Honduras Crackdown

Even were the Honduran coup legal, this probably is not:

Rosamaria Valeriano Flores was returning home from a visit to a public health clinic and found herself in a crowd of people dispersing from a demonstration in support of the ousted president, Manuel Zelaya. As she crossed the central square of the Honduran capital, a group of soldiers and police officers pushed her to the ground and beat her with their truncheons.

She said the men kicked out most of her top teeth, broke her ribs and split open her head. “A policeman spit in my face and said, ‘You will die,’ ” she said, adding that the attack stopped when a police officer shouted at the men that they would kill her.

Ms. Valeriano, 39, was sitting in the office of a Tegucigalpa human rights group last week, speaking about the assault, which took place on Aug. 12. As she told her story, mumbling to hide her missing teeth, she pointed to a scar on her scalp and to her still-sore left ribs.

Since Mr. Zelaya was removed in a June 28 coup, security forces have tried to halt opposition with beatings and mass arrests, human rights groups say. Eleven people have been killed since the coup, according to the Committee for Families of the Disappeared and Detainees in Honduras, or Cofadeh.

The number of violations and their intensity has increased since Mr. Zelaya secretly returned to Honduras two weeks ago, taking refuge at the Brazilian Embassy, human rights groups say.

If they coup plotters are trying to sway world opinion, hiring armies of lobbyists isn’t going to help when these sorts of stories get out.

Jonathan Adler cites to the hack James Kirchick, who in turn points to a report by the Law Library of Congress that supposedly finds that the coup was legal:

In conclusion, the report, which was prepared by the Congressional Research Service’s Senior Foreign Law Specialist, determines “that the judicial and legislative branches applied constitutional and statutory law in the case against President Zelaya in a manner that was judged by the Honduran authorities from both branches of the government to be in accordance with the Honduran legal system.”

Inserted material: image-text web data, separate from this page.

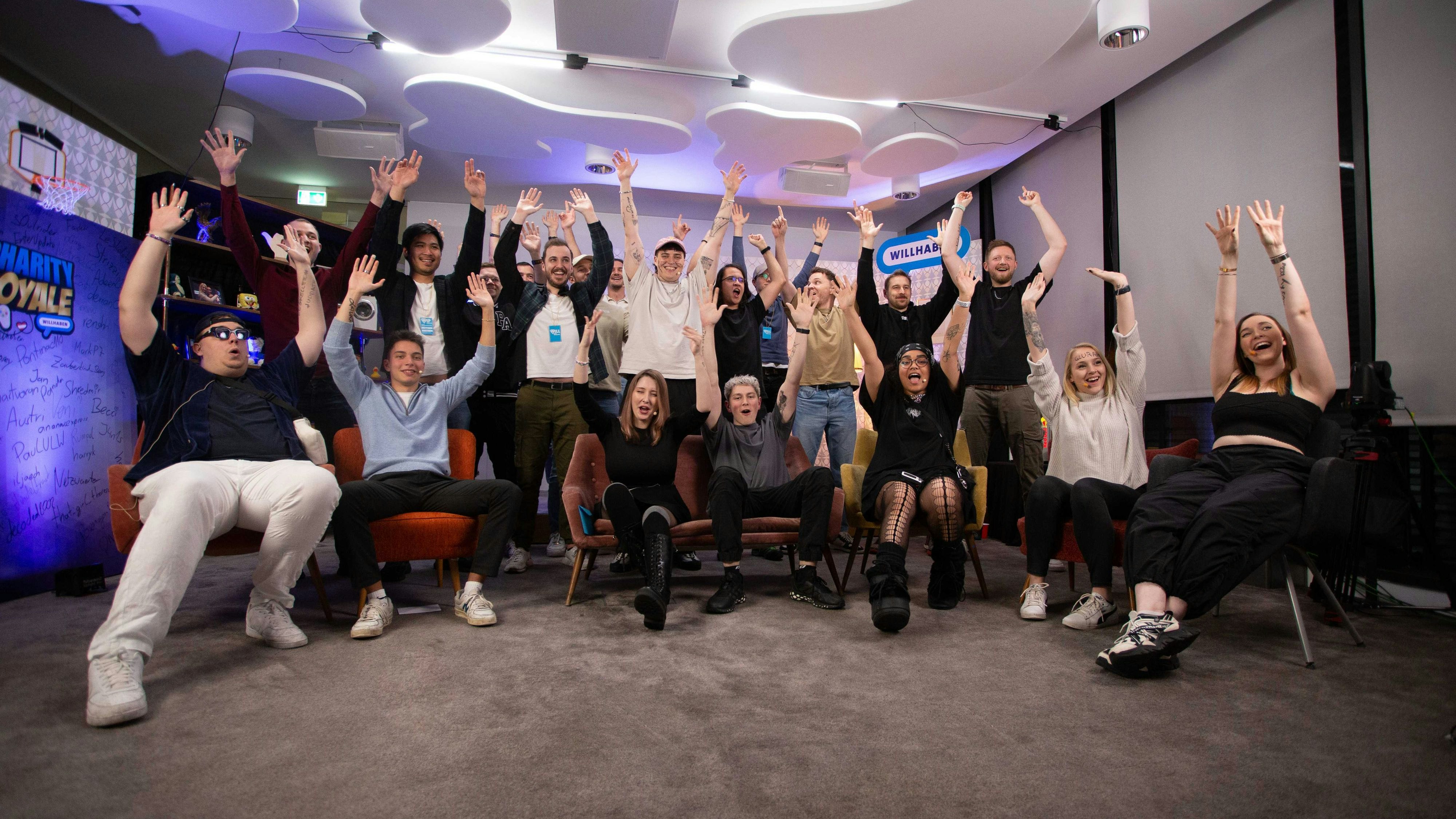 Rekordergebnis bei Charity Royale 2023: willhaben und Veni haben mehr als 250.000 Euro für schwerstkranke Kinder gesammelt.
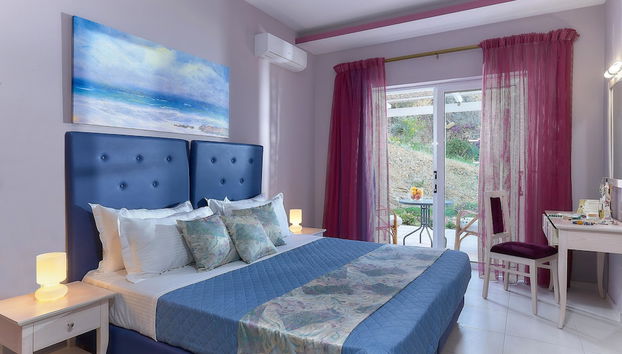 Nymphes Luxury Apartments - Foto 4, Quarto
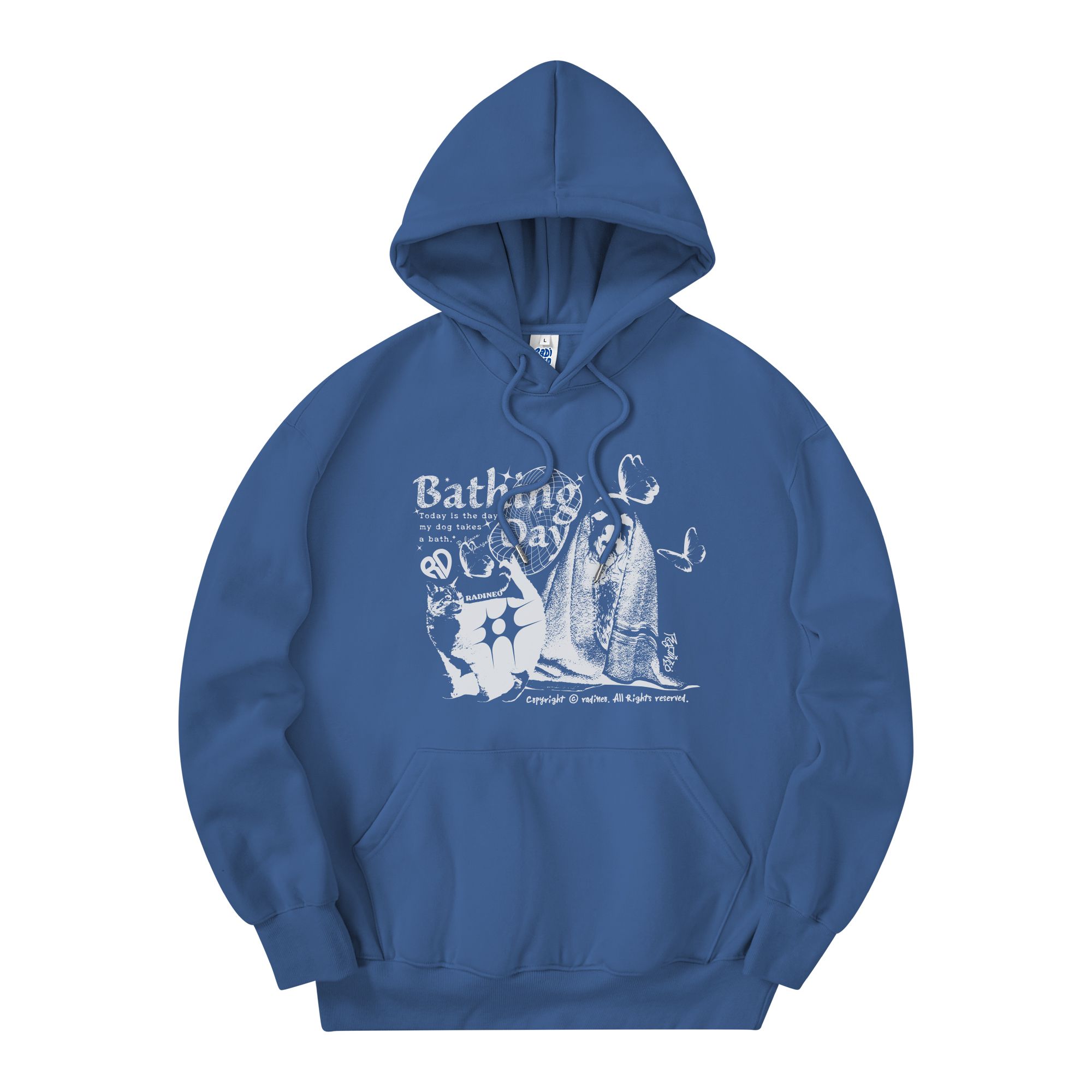 ち*ん様 ND Player Stadium Hoodie (Blue) ナステ ち*ん様 ND Player Stadium Hoodie (Blue) ナステ Stadium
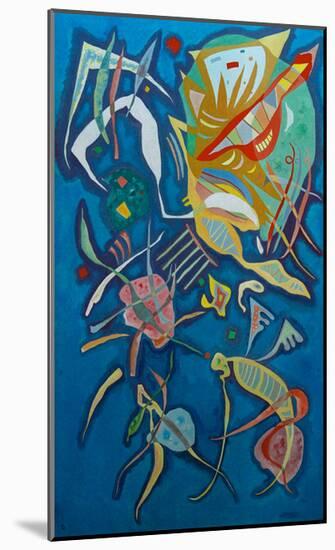 Groups, 1937-Wassily Kandinsky-Mounted Giclee Print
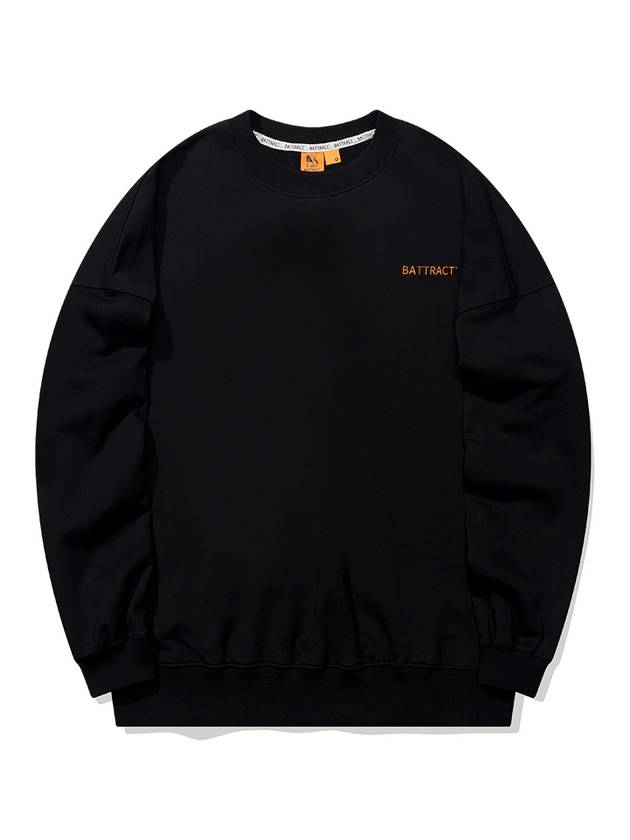 Leturi Sweatshirt Black - BATTRACT - BALAAN 1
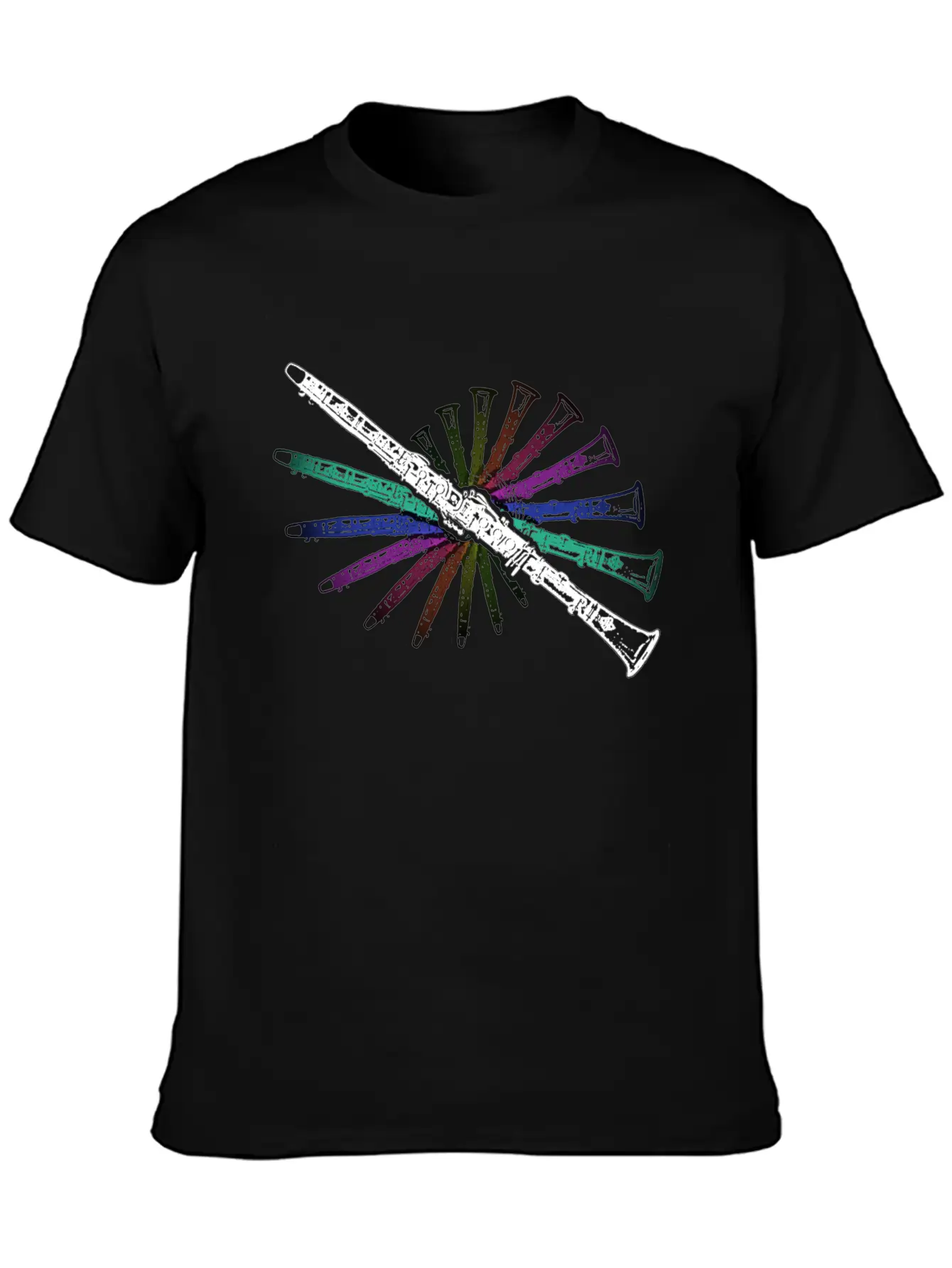 Clarinet Stylish Everyday T-Shirt – Unisex Basic Cotton Tee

So in other words, according to the Honduran legislative and judiciary branches, the Honduran legislative and judiciary branches behaved in a legal manner in deposing Zelaya from office. And according to the Bush administration, everything the Bush administration did in the war on terror was legal. If the critics of a policy of non-praise of the coup plotters are looking for evidence to bolster their arguments, they should really try to do better than this.

Snark aside, I do agree with Adler that if Koh has authored a memo for the State Dept. that reaches a different conclusion, and the Obama administration is relying upon that conclusion to guide their policy towards Honduras to any degree, then yes they should let us see that memo, if only so I may use it to further highlight the ridiculous-ness of right-wing critics of the Obama administration.